• Exercise aim: For the entries that follow, produce an exact copy with no pictures in it.

• Exercise inputs:

- - - - -

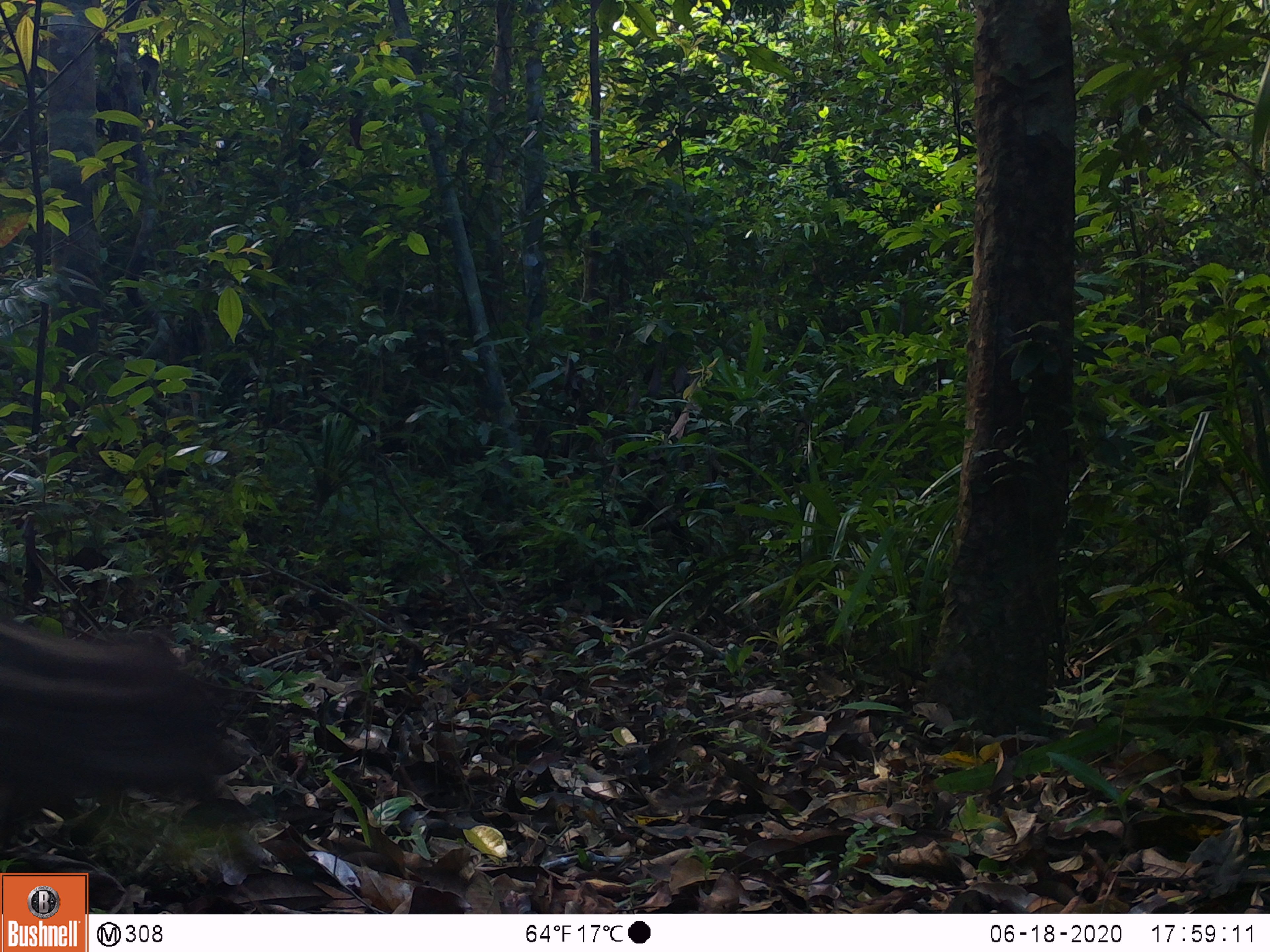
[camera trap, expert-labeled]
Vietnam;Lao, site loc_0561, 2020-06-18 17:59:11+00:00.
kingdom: Animalia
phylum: Chordata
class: Mammalia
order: Artiodactyla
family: Suidae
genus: Sus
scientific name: Sus scrofa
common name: eurasian wild pig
Eurasian wild pig (Sus scrofa). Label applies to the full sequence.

- - - - -

• Solution for this task:
[camera trap, expert-labeled]
Vietnam;Lao, site loc_0561, 2020-06-18 17:59:11+00:00.
kingdom: Animalia
phylum: Chordata
class: Mammalia
order: Artiodactyla
family: Suidae
genus: Sus
scientific name: Sus scrofa
common name: eurasian wild pig
Eurasian wild pig (Sus scrofa). Label applies to the full sequence.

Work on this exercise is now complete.